Matthieu Arnold élu correspondant de l'Académie des inscriptions et belles-lettres

05/05/2021

Professeur d'histoire moderne et contemporaine à la Faculté de théologie protestante, Matthieu Arnold a été élu fin mars correspondant français de l'Académie des inscriptions et belles-lettres. Une belle reconnaissance pour le théologien, qui étudie notamment les Réformateurs.

Après un baccalauréat scientifique, Matthieu Arnold fait des études en théologie, tout d’abord pour devenir pasteur, à Strasbourg puis Mayence. « Mes études m’ont tellement plu que j’ai décidé de faire un doctorat avant de poursuivre mes recherches en vue de l’habilitation tout en exerçant mon activité de pasteur. » En 1997, il obtient un poste de professeur d’histoire du christianisme moderne et contemporain à la Faculté de théologie protestante de Strasbourg où il dirige un groupe de recherche en histoire moderne.

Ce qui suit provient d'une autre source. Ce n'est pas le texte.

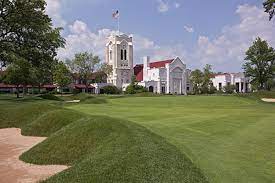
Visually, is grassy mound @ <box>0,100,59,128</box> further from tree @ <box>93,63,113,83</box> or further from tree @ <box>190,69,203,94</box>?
tree @ <box>190,69,203,94</box>

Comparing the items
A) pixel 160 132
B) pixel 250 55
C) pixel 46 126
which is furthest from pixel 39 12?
pixel 250 55

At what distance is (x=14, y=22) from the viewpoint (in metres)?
38.7

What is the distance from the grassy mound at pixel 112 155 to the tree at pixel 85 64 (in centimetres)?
8909

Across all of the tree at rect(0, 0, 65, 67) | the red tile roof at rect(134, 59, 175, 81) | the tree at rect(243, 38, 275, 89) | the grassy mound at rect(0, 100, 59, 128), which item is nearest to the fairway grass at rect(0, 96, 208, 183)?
the grassy mound at rect(0, 100, 59, 128)

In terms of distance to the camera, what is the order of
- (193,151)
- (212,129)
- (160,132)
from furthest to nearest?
(212,129)
(160,132)
(193,151)

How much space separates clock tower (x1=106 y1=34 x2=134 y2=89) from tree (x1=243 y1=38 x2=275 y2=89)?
39944 mm

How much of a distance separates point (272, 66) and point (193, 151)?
281 feet

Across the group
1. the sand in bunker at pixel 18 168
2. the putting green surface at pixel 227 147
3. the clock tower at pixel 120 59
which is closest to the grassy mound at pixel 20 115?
the sand in bunker at pixel 18 168

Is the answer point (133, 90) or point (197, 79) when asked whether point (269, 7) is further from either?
point (197, 79)

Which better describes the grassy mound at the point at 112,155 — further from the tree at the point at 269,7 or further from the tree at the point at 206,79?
the tree at the point at 206,79

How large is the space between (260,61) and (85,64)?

Une anthologie française de textes de la réforme strasbourgeoise

Ses travaux portent sur deux périodes : tout d’abord les débuts de la Réforme protestante à travers l’étude des principaux Réformateurs. Avec Marc Lienhard, théologien, Matthieu Arnold a dirigé la publication d’œuvres de Martin Luther dans la « Bibliothèque de la Pléiade » (1999 et 2017), soit plus de 80 textes. « Depuis 1995, je travaille également à l’édition de la correspondance, en langue originale cette fois, d’un autre Réformateur du 16e siècle, le Strasbourgeois Martin Bucer. Un précurseur de l’œcuménisme dont l’écriture est très difficile à lire. »

Actuellement, il prépare une anthologie française de textes de la réforme strasbourgeoise, qui comportera notamment des écrits de Catherine Zell inédits en français ; certaines de ses sources dorment aux archives de la ville de Strasbourg. Autre période qui intéresse Matthieu Arnold : la première moitié du 20e siècle, avec l’étude de penseurs protestants tels que Dietrich Bonhoeffer, résistant sous le Troisième Reich, et Albert Schweitzer, dont il a étudié les « années alsaciennes » (1875-1913).  

Premier théologien nommé à l’Institut universitaire de France

En 2002, Matthieu Arnold est le premier théologien nommé à l’Institut universitaire de France, dont il a été membre junior durant 5 ans. « Cela m’a permis de me consacrer davantage à la recherche », souligne le théologien. Son élection comme membre correspondant français de l’Académie des inscriptions et belles-lettres est pour lui une reconnaissance tant de ses travaux que de son équipe de recherche à la Faculté de théologie protestante.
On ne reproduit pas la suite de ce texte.